Anaesthesia reduces functional residual capacity

Most patients undergo general anaesthesia while lying in the supine position, which itself causes an initial reduction in FRC [6]. Moreover, except for ketamine, all commonly used general anaesthetics produce some degree of diaphragmatic relaxation that further aggravates this reduction of FRC [1,7]. Therefore, under general anaesthesia, end-expiratory lung volume often approaches or even falls below the closing volume, leading to airway closure.

Intrapleural pressure is less negative in the basal regions than in the apex regions because the lung weight partly counterbalances the inward elastic recoil in these lower areas. Consequently, small airways and alveoli of dependent lung areas are narrower and more prone to collapse (Fig. 1).

Fig. 1
Fig. 1

Anaesthesia increases venous admixture

Airway closure reduces the regional alveolar ventilation. Because airway closure preferentially occurs in dependent lung areas–the ones that are best perfused for gravitational reasons–it reduces the ventilation-to-perfusion ratio (VA/Q) in these lung regions.
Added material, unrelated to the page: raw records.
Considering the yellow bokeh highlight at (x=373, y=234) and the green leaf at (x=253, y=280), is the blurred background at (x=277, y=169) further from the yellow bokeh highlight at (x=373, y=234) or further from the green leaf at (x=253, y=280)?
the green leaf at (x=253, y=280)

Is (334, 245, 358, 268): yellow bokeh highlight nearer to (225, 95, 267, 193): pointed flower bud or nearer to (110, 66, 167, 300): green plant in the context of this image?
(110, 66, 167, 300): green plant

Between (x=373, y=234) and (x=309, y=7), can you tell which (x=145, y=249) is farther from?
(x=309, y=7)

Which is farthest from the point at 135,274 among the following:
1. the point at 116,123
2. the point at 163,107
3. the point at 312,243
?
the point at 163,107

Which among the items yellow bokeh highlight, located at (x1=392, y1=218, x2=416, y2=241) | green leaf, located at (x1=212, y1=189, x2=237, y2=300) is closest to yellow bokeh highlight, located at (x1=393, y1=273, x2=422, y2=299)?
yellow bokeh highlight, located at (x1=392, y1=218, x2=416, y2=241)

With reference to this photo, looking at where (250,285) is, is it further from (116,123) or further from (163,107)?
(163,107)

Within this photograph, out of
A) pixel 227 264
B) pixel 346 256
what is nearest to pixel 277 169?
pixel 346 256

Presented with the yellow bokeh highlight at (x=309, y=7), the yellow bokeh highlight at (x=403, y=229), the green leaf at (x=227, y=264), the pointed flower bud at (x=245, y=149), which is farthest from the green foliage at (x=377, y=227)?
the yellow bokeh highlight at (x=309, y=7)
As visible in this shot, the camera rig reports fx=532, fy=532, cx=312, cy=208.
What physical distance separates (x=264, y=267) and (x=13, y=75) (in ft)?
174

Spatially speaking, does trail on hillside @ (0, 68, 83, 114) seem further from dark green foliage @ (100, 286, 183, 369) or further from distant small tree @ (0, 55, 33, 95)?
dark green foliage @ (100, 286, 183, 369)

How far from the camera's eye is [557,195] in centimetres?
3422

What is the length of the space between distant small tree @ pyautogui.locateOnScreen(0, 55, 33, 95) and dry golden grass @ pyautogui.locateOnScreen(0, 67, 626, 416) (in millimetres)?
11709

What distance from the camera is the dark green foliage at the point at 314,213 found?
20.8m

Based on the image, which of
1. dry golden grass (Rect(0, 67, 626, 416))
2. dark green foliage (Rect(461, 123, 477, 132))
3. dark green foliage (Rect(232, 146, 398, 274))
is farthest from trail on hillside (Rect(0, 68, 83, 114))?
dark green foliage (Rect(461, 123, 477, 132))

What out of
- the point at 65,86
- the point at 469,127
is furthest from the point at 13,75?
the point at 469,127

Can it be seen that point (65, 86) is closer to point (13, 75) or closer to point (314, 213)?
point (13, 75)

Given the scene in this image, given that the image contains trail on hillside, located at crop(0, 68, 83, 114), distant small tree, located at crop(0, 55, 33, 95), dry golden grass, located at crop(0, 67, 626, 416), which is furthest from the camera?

An extreme example is seen in an intrapulmonary shunt in which VA/Q is equal to zero. Such an intrapulmonary shunt frequently occurs shortly after the induction of general anaesthesia due to the development of atelectases. Indeed, anaesthesia-associated relaxation allows the diaphragm to move cephalad and compress dependent parts of the lung, leading to the so-called ‘gravity dependent or compression atelectasis’ [8,9]. Moreover, in low VA/Q areas, gas uptake by pulmonary blood flow can exceed alveolar fresh gas inflow when high-inspired oxygen fractions (FIO2) are used, resulting in absorption atelectasis. High FIO2 indeed increases the alveolo-arterial oxygen gradient and subsequently the rate of oxygen absorption by pulmonary capillaries [8]. Eventually, both anaesthesia and positive pressure mechanical ventilation are thought to alter the alveolar-stabilizing function of the surfactant [10].

By increasing low VA/Q lung areas and intrapulmonary shunt secondary to atelectasis, general anaesthesia raises venous admixture, that is, the amount of blood passing from the right to the left heart without complete equilibration with alveolar gas. Such an increase in venous admixture augments the PA–aO2 gradient and favours hypoxaemia.

Anaesthesia increases dead space

General anaesthesia is also associated with an increased alveolar dead space. First, FRC reduction moves all lung areas down the pressure–volume curve of the lung. Consequently, under general anaesthesia, apex alveoli located on the linear part of this curve are best ventilated but less perfused for gravitational reasons. They, therefore, constitute areas of high VA/Q ratio (Fig. 1). Moreover, increased alveolar pressure, and sometimes the reduced pulmonary artery pressure, further decreases the apical perfusion. These changes explain the enlargement of the alveolar dead space and the resulting increase of the gradient existing between arterial and end-tidal CO2 (Pa-ETCO2). Such an increase in alveolar dead space reduces the efficacy of alveolar ventilation in eliminating CO2.

Positive pressure ventilation has haemodynamic consequences

Positive pressure ventilation profoundly alters heart filling and ejection regimen. Positive inspiratory pressure transitorily increases venous return to the left ventricle by driving blood out of the pulmonary capillaries, whereas the left ventricular afterload decreases due to increased systolic extracardiac pressure. At the same time, the inspiratory rise in intrathoracic pressure reduces venous return to the right ventricle by directly compressing the thoracic part of the vena cava and by increasing the right atrial pressure. Moreover, during inspiration, right ventricular afterload can increase because of the compression of pulmonary capillaries by the alveolar pressure. Together, these changes result in a brief increased left ventricular ejection and a reduced right ventricular output during inspiration [11]. The global effect of positive pressure ventilation is a reduction in the cardiac output proportional to the rise in the mean intrathoracic pressure. This reduction is further aggravated by hypovolaemia and by positive end-expiratory pressure (PEEP) [12].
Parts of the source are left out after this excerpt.